▶ Goal
Copy the data below, putting "nearest" wherever "closest" appears and keeping everything else the same. Leave out the pictures.

▶ Information shown
-- -- --

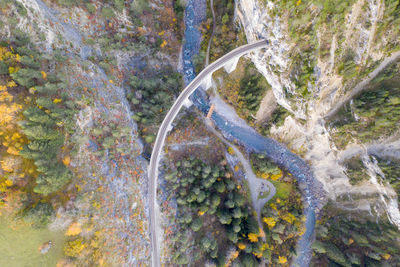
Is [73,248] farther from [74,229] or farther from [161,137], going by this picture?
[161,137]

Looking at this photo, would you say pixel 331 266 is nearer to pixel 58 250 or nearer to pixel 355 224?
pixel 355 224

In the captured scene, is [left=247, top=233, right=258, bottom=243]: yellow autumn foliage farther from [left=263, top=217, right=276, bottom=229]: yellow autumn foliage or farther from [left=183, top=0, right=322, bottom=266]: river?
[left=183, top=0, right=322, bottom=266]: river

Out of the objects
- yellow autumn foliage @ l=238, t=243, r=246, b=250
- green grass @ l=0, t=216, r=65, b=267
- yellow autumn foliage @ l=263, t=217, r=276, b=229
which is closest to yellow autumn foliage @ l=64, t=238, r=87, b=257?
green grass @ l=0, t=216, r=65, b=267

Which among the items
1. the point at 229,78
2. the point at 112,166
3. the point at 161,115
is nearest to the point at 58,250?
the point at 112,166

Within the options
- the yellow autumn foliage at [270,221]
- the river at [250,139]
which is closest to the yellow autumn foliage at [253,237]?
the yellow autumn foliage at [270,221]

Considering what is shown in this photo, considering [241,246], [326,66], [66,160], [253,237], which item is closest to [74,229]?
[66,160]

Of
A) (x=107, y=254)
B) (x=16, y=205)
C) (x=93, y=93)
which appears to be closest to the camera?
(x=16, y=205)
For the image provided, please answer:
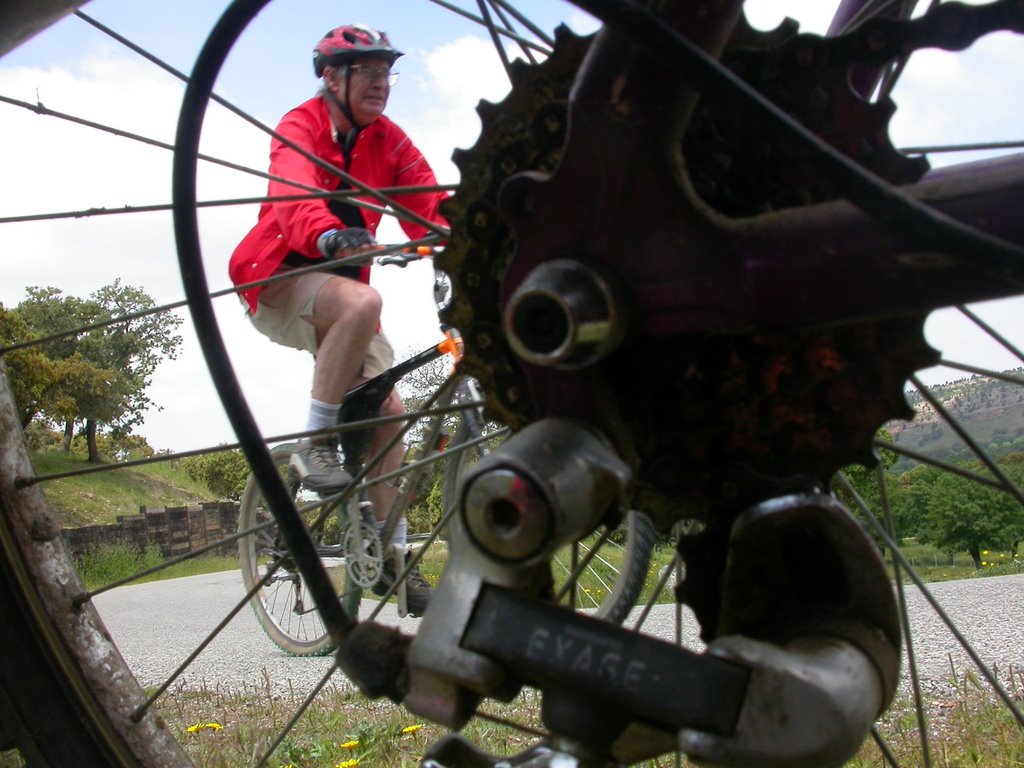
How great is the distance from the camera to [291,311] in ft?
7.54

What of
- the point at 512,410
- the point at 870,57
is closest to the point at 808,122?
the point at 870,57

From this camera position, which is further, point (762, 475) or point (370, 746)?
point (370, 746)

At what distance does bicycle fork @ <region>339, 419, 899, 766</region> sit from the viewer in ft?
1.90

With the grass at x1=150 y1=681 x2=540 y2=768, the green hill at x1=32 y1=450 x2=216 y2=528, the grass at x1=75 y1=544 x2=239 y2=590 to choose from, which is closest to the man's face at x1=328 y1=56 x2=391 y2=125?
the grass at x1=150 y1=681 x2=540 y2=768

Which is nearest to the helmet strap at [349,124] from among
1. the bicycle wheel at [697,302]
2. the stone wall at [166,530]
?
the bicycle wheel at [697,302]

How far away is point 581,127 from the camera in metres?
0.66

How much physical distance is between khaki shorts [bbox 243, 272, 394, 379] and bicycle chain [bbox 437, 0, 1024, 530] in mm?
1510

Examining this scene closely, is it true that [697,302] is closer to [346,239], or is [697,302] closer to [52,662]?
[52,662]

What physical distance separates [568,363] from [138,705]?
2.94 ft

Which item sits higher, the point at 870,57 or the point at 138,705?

-- -- --

▶ Answer to the exercise
Is [73,248] farther from [74,229] or farther from [161,137], going by this picture?
[161,137]

Looking at this photo, would you say pixel 331 266 is nearer to pixel 58 250 or nearer to pixel 355 224?
pixel 355 224

In the captured scene, is [left=247, top=233, right=258, bottom=243]: yellow autumn foliage farther from [left=263, top=217, right=276, bottom=229]: yellow autumn foliage or farther from [left=183, top=0, right=322, bottom=266]: river?
[left=183, top=0, right=322, bottom=266]: river

Out of the objects
- yellow autumn foliage @ l=238, t=243, r=246, b=250
- green grass @ l=0, t=216, r=65, b=267
- yellow autumn foliage @ l=263, t=217, r=276, b=229
which is nearest to yellow autumn foliage @ l=64, t=238, r=87, b=257?
green grass @ l=0, t=216, r=65, b=267

Which among the items
1. the point at 229,78
2. the point at 112,166
3. the point at 161,115
is nearest to the point at 58,250?
the point at 112,166

Within the options
- the yellow autumn foliage at [270,221]
- the river at [250,139]
which is nearest to the yellow autumn foliage at [253,237]?
the yellow autumn foliage at [270,221]

Considering what is shown in this photo, considering [241,246], [326,66], [66,160], [253,237], which item is nearest to [74,229]?
[66,160]

Of
A) (x=107, y=254)
B) (x=16, y=205)
C) (x=93, y=93)
which appears to be nearest to the camera?
(x=16, y=205)
For the image provided, please answer:
How great is the distance from the camera to [291,311] in ft?
7.54

What of
- the point at 512,410
- the point at 870,57
is nearest to the point at 808,122?
the point at 870,57

From this camera position, which is further, point (762, 475) or point (370, 746)?
point (370, 746)

At what distance does bicycle fork @ <region>339, 419, 899, 766</region> sit from the viewer in ft?
1.90

With the grass at x1=150 y1=681 x2=540 y2=768, the green hill at x1=32 y1=450 x2=216 y2=528, the grass at x1=75 y1=544 x2=239 y2=590 to choose from, which is nearest to the man's face at x1=328 y1=56 x2=391 y2=125?
the grass at x1=150 y1=681 x2=540 y2=768

Which is nearest to the helmet strap at [349,124] from among
1. the bicycle wheel at [697,302]
2. the stone wall at [166,530]
?
the bicycle wheel at [697,302]

How far away is point 581,127 from the camera in metres?
0.66

How much physical distance is between khaki shorts [bbox 243, 272, 394, 379] and bicycle chain [bbox 437, 0, 1024, 530] in mm?
1510

Examining this scene closely, is it true that [697,302] is closer to [346,239], or is [697,302] closer to [52,662]?
[52,662]

What physical distance separates [568,363] from [138,705]?
2.94 ft

Which item sits higher, the point at 870,57 or the point at 138,705?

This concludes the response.